* _PROBLEM TO WORK ON_
For this exercise, please find the lines in the entries that include the word "States" and copy them.

* _Stored records_

+ + + + + + +

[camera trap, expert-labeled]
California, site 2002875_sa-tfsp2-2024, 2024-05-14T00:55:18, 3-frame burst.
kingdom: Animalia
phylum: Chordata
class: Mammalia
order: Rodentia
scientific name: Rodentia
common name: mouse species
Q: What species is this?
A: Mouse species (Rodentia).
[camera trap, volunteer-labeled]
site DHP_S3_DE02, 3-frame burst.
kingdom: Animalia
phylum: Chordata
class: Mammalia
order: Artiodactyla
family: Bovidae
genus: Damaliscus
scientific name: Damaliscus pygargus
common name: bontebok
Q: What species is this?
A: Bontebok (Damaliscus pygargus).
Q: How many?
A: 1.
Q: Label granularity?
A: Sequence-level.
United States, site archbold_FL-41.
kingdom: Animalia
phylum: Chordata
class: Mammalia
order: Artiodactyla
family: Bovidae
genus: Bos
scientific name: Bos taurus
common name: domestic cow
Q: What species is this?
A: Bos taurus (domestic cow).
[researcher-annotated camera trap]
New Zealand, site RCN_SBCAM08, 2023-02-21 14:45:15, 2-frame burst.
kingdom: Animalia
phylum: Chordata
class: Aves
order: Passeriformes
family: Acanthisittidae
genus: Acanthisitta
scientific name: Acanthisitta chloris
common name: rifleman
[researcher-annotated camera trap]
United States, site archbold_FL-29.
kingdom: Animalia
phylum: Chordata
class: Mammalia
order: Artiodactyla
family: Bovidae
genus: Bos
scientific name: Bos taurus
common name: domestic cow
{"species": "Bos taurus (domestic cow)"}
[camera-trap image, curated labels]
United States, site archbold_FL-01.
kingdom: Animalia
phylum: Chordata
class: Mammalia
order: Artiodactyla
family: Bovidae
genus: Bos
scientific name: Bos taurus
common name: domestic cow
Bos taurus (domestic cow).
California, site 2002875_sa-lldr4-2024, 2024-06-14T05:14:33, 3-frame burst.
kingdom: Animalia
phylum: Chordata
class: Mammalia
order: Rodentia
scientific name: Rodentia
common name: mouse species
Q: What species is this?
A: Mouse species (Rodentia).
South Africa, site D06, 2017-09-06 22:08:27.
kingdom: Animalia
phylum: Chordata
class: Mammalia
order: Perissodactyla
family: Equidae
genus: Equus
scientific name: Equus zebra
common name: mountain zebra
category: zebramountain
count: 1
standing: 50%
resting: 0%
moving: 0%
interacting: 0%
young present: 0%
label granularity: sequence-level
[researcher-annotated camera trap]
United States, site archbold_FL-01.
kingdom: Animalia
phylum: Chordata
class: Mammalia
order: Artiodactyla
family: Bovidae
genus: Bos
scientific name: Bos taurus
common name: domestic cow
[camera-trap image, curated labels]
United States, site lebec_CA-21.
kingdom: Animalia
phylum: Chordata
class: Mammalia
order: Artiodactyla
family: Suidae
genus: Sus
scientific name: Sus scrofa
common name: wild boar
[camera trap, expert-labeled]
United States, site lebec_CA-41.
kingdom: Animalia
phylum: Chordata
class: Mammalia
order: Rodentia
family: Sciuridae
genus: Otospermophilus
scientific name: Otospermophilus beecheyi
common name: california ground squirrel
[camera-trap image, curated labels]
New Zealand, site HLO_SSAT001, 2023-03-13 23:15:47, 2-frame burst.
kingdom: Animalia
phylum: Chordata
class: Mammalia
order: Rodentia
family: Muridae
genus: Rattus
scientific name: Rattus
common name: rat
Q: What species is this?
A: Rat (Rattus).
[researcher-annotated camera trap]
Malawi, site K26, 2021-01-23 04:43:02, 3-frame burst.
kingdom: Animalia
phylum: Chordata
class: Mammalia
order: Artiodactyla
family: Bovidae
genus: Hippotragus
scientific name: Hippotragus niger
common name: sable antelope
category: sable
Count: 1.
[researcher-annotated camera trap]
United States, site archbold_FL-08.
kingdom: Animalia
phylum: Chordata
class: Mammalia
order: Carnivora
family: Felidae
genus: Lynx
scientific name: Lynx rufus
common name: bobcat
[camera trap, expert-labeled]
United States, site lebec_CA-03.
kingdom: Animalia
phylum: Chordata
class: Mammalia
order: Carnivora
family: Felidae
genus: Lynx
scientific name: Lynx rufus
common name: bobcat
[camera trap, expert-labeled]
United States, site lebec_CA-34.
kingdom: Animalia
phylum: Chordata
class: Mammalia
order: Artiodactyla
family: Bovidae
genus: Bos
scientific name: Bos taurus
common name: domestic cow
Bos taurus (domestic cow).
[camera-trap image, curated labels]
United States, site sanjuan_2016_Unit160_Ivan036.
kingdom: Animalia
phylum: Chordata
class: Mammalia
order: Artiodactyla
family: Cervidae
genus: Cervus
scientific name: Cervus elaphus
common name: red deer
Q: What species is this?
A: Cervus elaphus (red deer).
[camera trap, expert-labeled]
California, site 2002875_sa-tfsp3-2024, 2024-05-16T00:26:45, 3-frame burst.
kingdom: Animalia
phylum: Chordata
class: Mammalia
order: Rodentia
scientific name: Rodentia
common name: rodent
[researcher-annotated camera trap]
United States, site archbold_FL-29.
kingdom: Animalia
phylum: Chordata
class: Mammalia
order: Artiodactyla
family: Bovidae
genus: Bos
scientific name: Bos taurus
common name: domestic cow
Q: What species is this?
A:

+ + + + + + +

* _TASK ANSWER_
United States, site archbold_FL-41.
United States, site archbold_FL-29.
United States, site archbold_FL-01.
United States, site archbold_FL-01.
United States, site lebec_CA-21.
United States, site lebec_CA-41.
United States, site archbold_FL-08.
United States, site lebec_CA-03.
United States, site lebec_CA-34.
United States, site sanjuan_2016_Unit160_Ivan036.
United States, site archbold_FL-29.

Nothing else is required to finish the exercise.